The comparison with literature results shows that the carbon catalysts prepared in the present work, particularly SAS, can be considered among the best ones because they lead to a high cellulose conversion and good glucose yield, using water as solvent, a relatively high S/C ratio and short reaction time, although the reaction temperature is somewhat higher. It is important to point out that the SAS carbon leads to the lowest amount of by-products, being 74% the global selectivity to interesting products (glucose and HMF).
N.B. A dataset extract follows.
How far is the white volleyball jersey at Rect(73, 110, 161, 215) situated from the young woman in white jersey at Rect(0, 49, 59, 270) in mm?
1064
Besides, the carbon catalysts used in this work have been obtained from a commercial activated carbon and the treatments performed to modify the surface chemistry can be considered mild, in contrast with the more complex and costly treatments reported in most publications.

In summary, the low-cost (mild conditions) modified carbon materials developed in this work combine the required acidity and suitable textural properties, and because of that, they perform better than the Amberlyst 15 resin and some other carbon materials reported in the literature. Amberlyst 15 has low surface area and porosity and a high acidity, which promotes side reactions, converting cellulose or glucose to other by-products. Also, the carbon materials used in this work can be considered advantageous when compared to the resin and other carbon materials because of their lower price or easier (and cheaper) preparative procedures.

4 Conclusions

Low-cost solid acid catalysts for cellulose hydrolysis have been prepared by the modification under mild conditions of the surface chemistry of a commercial mesoporous activated carbon. The three studied carbon catalysts are active for cellulose conversion, and the two oxidized ones show a high selectivity to glucose. Because of that, they show a better performance (higher glucose yield and less by-products) than the commercial Amberlyst 15 resin. SAS carbon (prepared by treatment with a saturated solution of (NH4)2S2O8 in 1 M H2SO4) is the most effective of the studied catalysts, leading to 61% cellulose conversion and 52% selectivity to glucose. This good behaviour can be attributed to a proper combination of high OFG amount and suitable porosity. Acidic OFG were found to play a key role in improving the catalytic performance of carbon materials for cellulose hydrolysis and selectivity to glucose, but the presence of a small amount of sulfonic groups also seems to be relevant.